----- Reading text -----
1 files changed, 248 insertions, 0 deletions
diff --git a/man7/cgroup_namespaces.7 b/man7/cgroup_namespaces.7
new file mode 100644
index 0000000..c1162fe
--- /dev/null
+++ b/man7/cgroup_namespaces.7
@@ -0,0 +1,248 @@
+.\" Copyright (c) 2016 by Michael Kerrisk <mtk.manpages@gmail.com>
+.\"
+.\" SPDX-License-Identifier: Linux-man-pages-copyleft
+.\"
+.\"
+.TH cgroup_namespaces 7 2023-03-30 "Linux man-pages 6.05.01"
+.SH NAME
+cgroup_namespaces \- overview of Linux cgroup namespaces
+.SH DESCRIPTION
+For an overview of namespaces, see
+.BR namespaces (7).
+.PP
+Cgroup namespaces virtualize the view of a process's cgroups (see
+.BR cgroups (7))
+as seen via
+.IR /proc/ pid /cgroup
+and
+.IR /proc/ pid /mountinfo .
+.PP
+Each cgroup namespace has its own set of cgroup root directories.
+These root directories are the base points for the relative
+locations displayed in the corresponding records in the
+.IR /proc/ pid /cgroup
+file.
+When a process creates a new cgroup namespace using
+.BR clone (2)
+or
+.BR unshare (2)
+with the
+.B CLONE_NEWCGROUP
+flag, its current
+cgroups directories become the cgroup root directories
+of the new namespace.
+(This applies both for the cgroups version 1 hierarchies
+and the cgroups version 2 unified hierarchy.)
+.PP
+When reading the cgroup memberships of a "target" process from
+.IR /proc/ pid /cgroup ,
+the pathname shown in the third field of each record will be
+relative to the reading process's root directory
+for the corresponding cgroup hierarchy.
+If the cgroup directory of the target process lies outside
+the root directory of the reading process's cgroup namespace,
+then the pathname will show
+.I ../
+entries for each ancestor level in the cgroup hierarchy.
-----
Directive a: Which flag does the cgroup namespaces page say a process passes to clone(2) or unshare(2) to create a new cgroup namespace?
----- Task material -----
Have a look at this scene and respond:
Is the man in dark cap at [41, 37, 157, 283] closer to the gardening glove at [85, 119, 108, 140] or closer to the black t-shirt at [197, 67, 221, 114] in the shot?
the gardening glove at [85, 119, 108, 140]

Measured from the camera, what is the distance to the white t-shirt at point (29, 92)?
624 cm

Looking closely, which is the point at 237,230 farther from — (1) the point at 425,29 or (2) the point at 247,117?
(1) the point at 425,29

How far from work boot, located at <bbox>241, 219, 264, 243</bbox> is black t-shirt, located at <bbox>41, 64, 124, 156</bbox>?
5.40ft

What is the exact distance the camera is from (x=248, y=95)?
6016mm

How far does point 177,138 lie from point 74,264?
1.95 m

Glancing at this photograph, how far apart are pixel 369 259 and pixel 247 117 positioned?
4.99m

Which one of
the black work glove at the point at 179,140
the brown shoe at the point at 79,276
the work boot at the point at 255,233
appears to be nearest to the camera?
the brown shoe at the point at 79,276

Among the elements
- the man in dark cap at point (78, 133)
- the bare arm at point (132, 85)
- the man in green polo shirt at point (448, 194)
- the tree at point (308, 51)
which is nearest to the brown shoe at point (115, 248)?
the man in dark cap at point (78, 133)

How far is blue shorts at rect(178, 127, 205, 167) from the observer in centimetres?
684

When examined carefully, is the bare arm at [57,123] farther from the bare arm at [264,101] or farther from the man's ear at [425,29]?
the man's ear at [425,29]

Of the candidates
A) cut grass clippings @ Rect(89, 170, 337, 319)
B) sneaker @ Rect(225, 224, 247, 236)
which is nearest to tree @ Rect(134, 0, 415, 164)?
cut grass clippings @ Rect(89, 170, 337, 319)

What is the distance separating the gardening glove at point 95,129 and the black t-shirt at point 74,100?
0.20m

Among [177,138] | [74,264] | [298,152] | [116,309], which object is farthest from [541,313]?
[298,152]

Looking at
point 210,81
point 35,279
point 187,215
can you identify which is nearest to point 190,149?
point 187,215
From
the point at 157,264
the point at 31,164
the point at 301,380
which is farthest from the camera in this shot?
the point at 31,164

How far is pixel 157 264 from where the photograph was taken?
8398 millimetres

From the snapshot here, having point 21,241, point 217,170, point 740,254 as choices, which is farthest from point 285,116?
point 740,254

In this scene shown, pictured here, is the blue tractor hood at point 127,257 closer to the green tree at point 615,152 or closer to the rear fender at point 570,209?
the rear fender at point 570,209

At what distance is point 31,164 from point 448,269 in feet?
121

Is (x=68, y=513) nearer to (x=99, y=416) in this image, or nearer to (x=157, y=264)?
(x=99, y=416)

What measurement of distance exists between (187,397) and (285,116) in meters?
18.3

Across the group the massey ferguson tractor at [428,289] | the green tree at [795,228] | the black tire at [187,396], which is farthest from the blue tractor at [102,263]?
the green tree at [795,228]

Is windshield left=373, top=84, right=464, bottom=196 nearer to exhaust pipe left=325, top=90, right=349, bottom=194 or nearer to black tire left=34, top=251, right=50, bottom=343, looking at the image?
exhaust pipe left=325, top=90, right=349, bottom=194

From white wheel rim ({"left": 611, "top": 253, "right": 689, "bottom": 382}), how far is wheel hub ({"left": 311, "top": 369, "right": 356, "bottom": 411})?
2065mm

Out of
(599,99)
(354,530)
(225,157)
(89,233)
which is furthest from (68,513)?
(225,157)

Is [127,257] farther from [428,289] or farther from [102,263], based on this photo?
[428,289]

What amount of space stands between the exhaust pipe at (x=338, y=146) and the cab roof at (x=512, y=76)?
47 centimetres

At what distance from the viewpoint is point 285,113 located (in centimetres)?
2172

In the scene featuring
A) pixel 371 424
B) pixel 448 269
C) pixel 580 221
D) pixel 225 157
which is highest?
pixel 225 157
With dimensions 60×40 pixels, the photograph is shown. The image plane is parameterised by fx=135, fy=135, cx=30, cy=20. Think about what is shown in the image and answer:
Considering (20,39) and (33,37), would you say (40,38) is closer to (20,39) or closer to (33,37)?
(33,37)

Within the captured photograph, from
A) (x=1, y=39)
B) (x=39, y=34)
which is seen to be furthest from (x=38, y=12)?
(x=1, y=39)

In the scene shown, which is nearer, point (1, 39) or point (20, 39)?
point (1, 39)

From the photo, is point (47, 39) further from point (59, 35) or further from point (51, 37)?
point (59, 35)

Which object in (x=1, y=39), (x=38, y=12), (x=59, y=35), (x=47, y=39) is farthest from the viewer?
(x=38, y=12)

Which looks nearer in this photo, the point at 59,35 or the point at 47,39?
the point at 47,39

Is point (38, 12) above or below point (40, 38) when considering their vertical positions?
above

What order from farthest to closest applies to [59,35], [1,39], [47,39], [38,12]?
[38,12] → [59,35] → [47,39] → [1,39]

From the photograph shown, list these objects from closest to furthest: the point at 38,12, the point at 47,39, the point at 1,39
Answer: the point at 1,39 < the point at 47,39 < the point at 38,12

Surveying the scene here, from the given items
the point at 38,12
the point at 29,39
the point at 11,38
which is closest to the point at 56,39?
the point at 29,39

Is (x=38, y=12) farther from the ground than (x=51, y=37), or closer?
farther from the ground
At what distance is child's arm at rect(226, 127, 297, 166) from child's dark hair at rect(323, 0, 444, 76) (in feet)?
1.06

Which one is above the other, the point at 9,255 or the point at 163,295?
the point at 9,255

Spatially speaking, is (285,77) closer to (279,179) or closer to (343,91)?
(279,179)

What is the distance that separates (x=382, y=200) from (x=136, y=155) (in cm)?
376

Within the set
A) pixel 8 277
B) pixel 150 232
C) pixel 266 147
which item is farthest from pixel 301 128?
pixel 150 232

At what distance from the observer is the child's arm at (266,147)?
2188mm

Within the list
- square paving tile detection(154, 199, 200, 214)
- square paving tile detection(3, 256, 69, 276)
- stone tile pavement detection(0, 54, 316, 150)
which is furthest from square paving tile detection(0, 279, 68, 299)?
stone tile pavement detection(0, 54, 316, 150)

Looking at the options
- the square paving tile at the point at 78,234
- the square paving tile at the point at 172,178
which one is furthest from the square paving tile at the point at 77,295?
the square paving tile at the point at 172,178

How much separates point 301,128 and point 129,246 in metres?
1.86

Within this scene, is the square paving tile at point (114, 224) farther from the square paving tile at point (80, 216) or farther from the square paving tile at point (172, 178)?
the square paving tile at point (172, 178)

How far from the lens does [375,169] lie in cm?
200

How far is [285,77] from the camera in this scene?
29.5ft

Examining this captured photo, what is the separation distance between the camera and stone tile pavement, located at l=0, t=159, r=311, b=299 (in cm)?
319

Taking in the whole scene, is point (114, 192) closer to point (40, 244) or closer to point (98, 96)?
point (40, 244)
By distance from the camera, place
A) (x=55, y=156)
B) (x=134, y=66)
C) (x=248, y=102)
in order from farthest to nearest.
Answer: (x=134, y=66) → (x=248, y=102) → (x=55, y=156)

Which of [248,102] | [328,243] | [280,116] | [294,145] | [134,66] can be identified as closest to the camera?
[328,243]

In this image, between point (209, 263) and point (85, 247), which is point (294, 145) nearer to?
-----
Directive b: Please gather every line of the listing that contains the string "separates", matching case exactly.

Output a: CLONE_NEWCGROUP

Output b:
What is the distance that separates (x=382, y=200) from (x=136, y=155) (in cm)?
How much separates point 301,128 and point 129,246 in metres?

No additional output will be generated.